By Joe Lemire
May 02, 2012

Justin Verlander's first two pitches of his start last Friday night at Yankee Stadium both registered 90 miles per hour. The pitch tracker in's Gameday was confused -- the first was classified as a fastball, the second as a changeup.

Both pitches were, in fact, fastballs, but the reputation of the Tigers' ace precedes him. Verlander's average fastball velocity (95.4 mph) has been the majors' best among starters since 2009, according to FanGraphs. Surely if the AL's reigning Cy Young and MVP winner threw a fastball, it would be unmistakable.

The truth is that the relatively slow start is part of Verlander's concerted effort to pace himself through the early part of his outings so that he has plenty left in the tank for the late innings. Of course, it's easy enough to plan that, but it's another thing to have the ability to actually dial up one's best heat when one ought to be most tired.

Verlander says there's no trick -- "not that I know of" -- to doing so. "It's just the way I've always been," he said. "For as long as I can remember."

Sure enough Verlander capped his six-inning performance against the Yankees -- his 47th straight start of at least that length, 34 more than the next longest active streak -- with a 98-mph pitch to Eric Chavez that was his fastest of the game.

That performance was similar to his start in Kansas City on April 16 in which Verlander's first fastball went 91 mph while his only four 100-mph pitches that night were his final four fastballs -- pitches Nos. 127, 128, 129 and 131 of his night -- to strike out Alex Gordon to end the game.

It's a trend worth watching both on Wednesday, when Verlander takes the hill at home against the Royals, and the rest of the season.

Thanks to research done by Dan Brooks and Harry Pavlidis of the incomparable, we have the data (thanks to Pitch F/X) to illustrate how much Verlander is able to defy conventional baseball wisdom -- and, it would seem, common sense -- by throwing harder the longer he pitches. The table below shows, inning-by-inning, the percentage of pitches that are fastballs, the average velocity of those fastballs and the ERA for each inning:

With Verlander having only thrown 5 1/3 innings in the ninth over this time span, the three runs he allowed at Tampa Bay in his second start this season ruined his ERA that inning. (His final four pitches of that game were 100, 99, 99 and 100 mph, but velocity isn't everything.)
+-------+
Given task A: Name every person mentioned in the article on Justin Verlander, including its byline.
Given task B: According to FanGraphs, what has Verlander's average fastball velocity been since 2009, as reported in the article on Justin Verlander?
The data that follows is separate material, unrelated to the article on Justin Verlander.

Dataset items:
+-------+
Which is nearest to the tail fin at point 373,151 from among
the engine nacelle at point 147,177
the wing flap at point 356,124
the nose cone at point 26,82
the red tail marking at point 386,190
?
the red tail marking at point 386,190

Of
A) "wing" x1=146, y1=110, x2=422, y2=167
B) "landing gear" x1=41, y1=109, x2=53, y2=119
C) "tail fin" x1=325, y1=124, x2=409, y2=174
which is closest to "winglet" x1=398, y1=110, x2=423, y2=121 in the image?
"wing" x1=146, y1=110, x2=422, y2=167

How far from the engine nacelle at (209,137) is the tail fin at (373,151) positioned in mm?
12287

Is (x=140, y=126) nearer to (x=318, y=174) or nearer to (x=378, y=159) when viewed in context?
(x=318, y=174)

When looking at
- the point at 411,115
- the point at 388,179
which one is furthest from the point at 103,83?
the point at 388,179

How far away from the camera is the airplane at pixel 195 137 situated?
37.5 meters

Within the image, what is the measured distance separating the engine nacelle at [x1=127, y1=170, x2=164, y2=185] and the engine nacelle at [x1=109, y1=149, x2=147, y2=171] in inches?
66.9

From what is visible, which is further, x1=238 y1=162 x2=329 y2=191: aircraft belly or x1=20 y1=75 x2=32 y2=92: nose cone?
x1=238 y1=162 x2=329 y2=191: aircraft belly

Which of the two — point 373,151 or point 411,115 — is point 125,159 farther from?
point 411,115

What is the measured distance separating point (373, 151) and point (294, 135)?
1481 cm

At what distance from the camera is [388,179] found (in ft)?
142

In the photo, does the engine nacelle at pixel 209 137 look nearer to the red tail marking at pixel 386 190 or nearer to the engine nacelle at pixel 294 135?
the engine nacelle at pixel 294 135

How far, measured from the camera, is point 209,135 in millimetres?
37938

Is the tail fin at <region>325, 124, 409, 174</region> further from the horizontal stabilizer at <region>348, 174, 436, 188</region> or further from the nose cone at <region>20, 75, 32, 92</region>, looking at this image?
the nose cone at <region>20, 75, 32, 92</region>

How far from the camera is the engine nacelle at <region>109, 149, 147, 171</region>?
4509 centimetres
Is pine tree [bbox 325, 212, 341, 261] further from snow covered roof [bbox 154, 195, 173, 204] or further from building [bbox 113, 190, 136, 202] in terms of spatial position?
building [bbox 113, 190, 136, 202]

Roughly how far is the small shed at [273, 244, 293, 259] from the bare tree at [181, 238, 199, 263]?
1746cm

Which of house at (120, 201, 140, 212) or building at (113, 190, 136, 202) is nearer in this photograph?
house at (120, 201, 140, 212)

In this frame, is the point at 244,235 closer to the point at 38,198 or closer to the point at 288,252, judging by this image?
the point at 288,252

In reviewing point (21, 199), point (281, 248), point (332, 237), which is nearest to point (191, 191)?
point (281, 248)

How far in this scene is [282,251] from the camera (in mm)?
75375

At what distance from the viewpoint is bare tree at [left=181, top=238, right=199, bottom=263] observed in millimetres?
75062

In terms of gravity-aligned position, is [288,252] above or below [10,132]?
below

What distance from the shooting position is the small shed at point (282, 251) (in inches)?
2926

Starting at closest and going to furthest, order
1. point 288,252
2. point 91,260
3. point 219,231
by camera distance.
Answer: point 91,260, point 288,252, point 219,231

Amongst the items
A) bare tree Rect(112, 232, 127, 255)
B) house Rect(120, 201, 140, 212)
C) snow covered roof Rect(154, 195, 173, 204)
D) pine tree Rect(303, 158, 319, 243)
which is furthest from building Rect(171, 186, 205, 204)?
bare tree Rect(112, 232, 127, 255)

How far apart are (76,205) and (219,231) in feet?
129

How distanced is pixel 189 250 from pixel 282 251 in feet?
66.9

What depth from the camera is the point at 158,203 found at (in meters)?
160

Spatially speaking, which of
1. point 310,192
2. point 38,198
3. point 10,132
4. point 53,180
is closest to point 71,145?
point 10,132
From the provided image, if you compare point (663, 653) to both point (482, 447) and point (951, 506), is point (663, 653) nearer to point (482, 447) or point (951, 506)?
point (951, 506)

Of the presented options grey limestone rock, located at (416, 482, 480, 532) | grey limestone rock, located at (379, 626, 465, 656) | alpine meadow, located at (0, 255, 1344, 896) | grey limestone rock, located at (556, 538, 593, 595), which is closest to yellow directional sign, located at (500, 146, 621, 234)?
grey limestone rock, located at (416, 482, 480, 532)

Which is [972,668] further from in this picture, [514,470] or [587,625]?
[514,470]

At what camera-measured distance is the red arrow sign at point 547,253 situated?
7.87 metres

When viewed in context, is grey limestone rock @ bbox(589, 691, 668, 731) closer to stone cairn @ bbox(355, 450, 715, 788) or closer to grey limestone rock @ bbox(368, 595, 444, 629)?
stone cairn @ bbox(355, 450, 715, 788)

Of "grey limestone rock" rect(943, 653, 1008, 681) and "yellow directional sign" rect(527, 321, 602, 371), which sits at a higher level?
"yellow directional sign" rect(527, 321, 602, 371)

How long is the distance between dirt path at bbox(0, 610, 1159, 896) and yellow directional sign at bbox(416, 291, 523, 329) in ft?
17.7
+-------+
Complete answer A: Joe Lemire, Justin Verlander, Eric Chavez, Alex Gordon, Dan Brooks, Harry Pavlidis

Complete answer B: 95.4 mph